MOOCs

La formation à distance et le télé-enseignement ont fait un bond en avant avec l’apparition des MOOCs. Ce nouveau concept de cours en ligne ouvert et massif a fini par passer outre les frontières et connait aujourd’hui un succès fou en Afrique. Focus sur les universités africaines en ligne.

Les Africains s’intéressent de plus en plus aux MOOCs

Si l’Afrique a longtemps été à la traine concernant l’accès aux nouvelles technologies, il semble bien qu’elle ait désormais fait un grand pas en avant, surtout en ce qui concerne les MOOCs. En quelques années, les institutions académiques européennes et nord-américaines ont ouvert leurs portes aux quatre coins de l’Afrique, notamment au Cameroun, au Maroc, au Rwanda et au RDC et proposent diverses filières allant de l’urbanisme à l’éducation en passant par le FLE et les sciences pures.

Les Africains sont également de plus en plus nombreux à s’inscrire sur les plateformes de cours massifs et ouverts en ligne. Plus de 42 000 se sont notamment inscrits aux cours en ligne proposés par l’École Polytechnique Fédérale de Lausanne, située en Suisse, tandis que plus d’un millier ont choisi de s’inscrire à l’École Centrale de Lille. Ces chiffres tendent à prouver que le concept tend à séduire les étudiants, mais aussi les salariés qui n’ont pas le temps d’aller sur les bancs de l’université.

Ce vif succès peut s’expliquer de diverses manières, mais la raison qui revient chaque fois, c’est le manque d’infrastructures dédiées dans leur pays d’origine. En suivant les cours en ligne, ils évitent les frais de déplacement jusqu’aux universités, peuvent travailler à leur propre rythme et déboursent moins que pour une inscription à plusieurs cours en salle. En effet, ils doivent seulement disposer d’une connexion Internet pour pouvoir accéder aux cours dispensés en ligne et aux divers tests d’aptitudes. À la fin de chaque formation, ils reçoivent un certificat venant confirmer leur assiduité.

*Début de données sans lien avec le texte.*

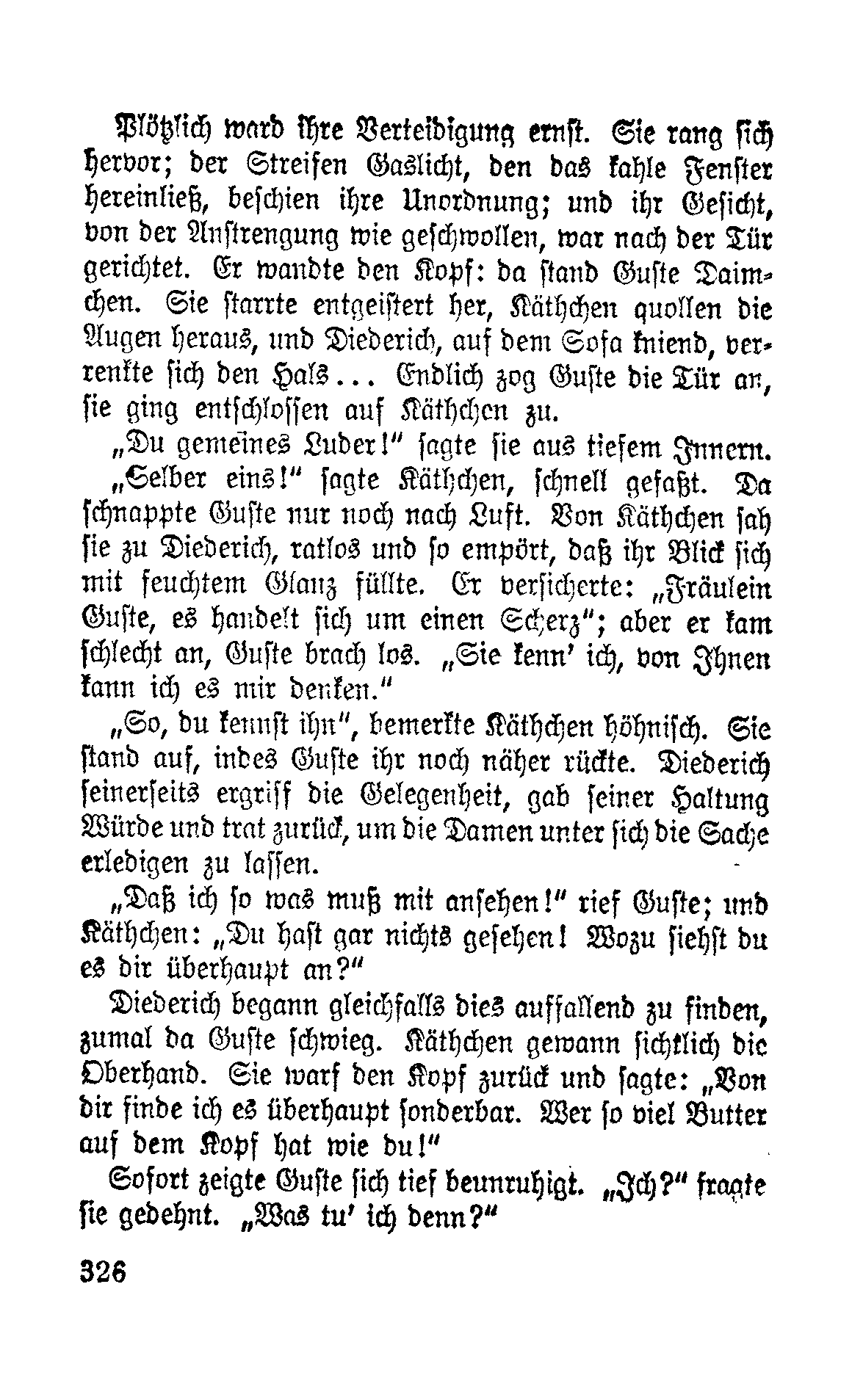 Plötzlich ward ihre Verteidigung ernst. Sie rang sich hervor; der Streifen Gaslicht, den das kahle Fenster hereinließ, beschien ihre Unordnung; und ihr Gesicht, von der Anstrengung wie geschwollen, war nach der Tür gerichtet. Er wandte den Kopf: da stand Guste Daimchen. Sie starrte entgeistert her, Käthchen quollen die Augen heraus, und Diederich, auf dem Sofa kniend, verrenkte sich den Hals... Endlich zog Guste die Tür an, sie ging entschlossen auf Käthchen zu.

„Du gemeines Luder!" sagte sie aus tiefem Innern.

„Selber eins!" sagte Käthchen, schnell gefaßt. Da schnappte Guste nur noch nach Luft. Von Käthchen sah sie zu Diederich, ratlos und so empört, daß ihr Blick sich mit feuchtem Glanz füllte. Er versicherte: „Fräulein Guste, es handelt sich um einen Scherz"; aber er kam schlecht an, Guste brach los. „Sie kenn' ich, von Ihnen kann ich es mir denken."

„So, du kennst ihn", bemerkte Käthchen höhnisch. Sie stand auf, indes Guste ihr noch näher rückte. Diederich seinerseits ergriff die Gelegenheit, gab seiner Haltung Würde und trat zurück, um die Damen unter sich die Sache erledigen zu lassen.

„Daß ich so was muß mit ansehen!" rief Guste; und Käthchen: „Du hast gar nichts gesehen! Wozu siehst du es dir überhaupt an?"

Diederich begann gleichfalls dies auffallend zu finden, zumal da Guste schwieg. Käthchen gewann sichtlich die Oberhand. Sie warf den Kopf zurück und sagte: „Von dir finde ich es überhaupt sonderbar. Wer so viel Butter auf dem Kopf hat wie du!"

Sofort zeigte Guste sich tief beunruhigt. „Ich?" fragte sie gedehnt. „Was tu' ich denn?"

326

L’Afrique à l’ère de l’informatique

Face au regain d’intérêt des jeunes Africains pour les MOOCs, les universités africaines essaient de suivre la tendance, mais ce n’est pas toujours facile si l’on sait que cela requiert des installations dédiées et de grands investissements financiers. Pour les aider à faire face à la concurrence, de nombreux organismes d’aides telles que l’Agence Universitaire de la Francophonie ont choisi d’apporter leur aide à l’amélioration des institutions publiques africaines. Il convient toutefois de noter que si les institutions publiques peinent à créer des filières en ligne, les institutions privées n’ont pas attendu quant à eux, le top du départ pour se lancer dans la mise en place de cours en ligne avec des filières de choix comme la finance. C’est notamment le cas de l’Institut de management et des technologies (IMAT) d’Abidjan en Côte d’Ivoire.

Les institutions européennes et nord-américaines telles que la Caroline Connect et son MOOC FOFLE, des cours consacrés à l’apprentissage du Français en Afrique francophone ou encore l’EPFL,, conscients de l’intérêt des Africains pour les MOOCs, sont également de plus en plus nombreux à proposer des cours dédiés tout spécialement aux étudiants africains.

Les MOOCs et la formation à distance en général offrent de nombreuses possibilités aux étudiants et travailleurs africains qui peuvent désormais élargir leurs horizons et suivre des cursus dont ils n’auront jamais pu profiter avec les cursus classiques proposés dans leur pays d’origine.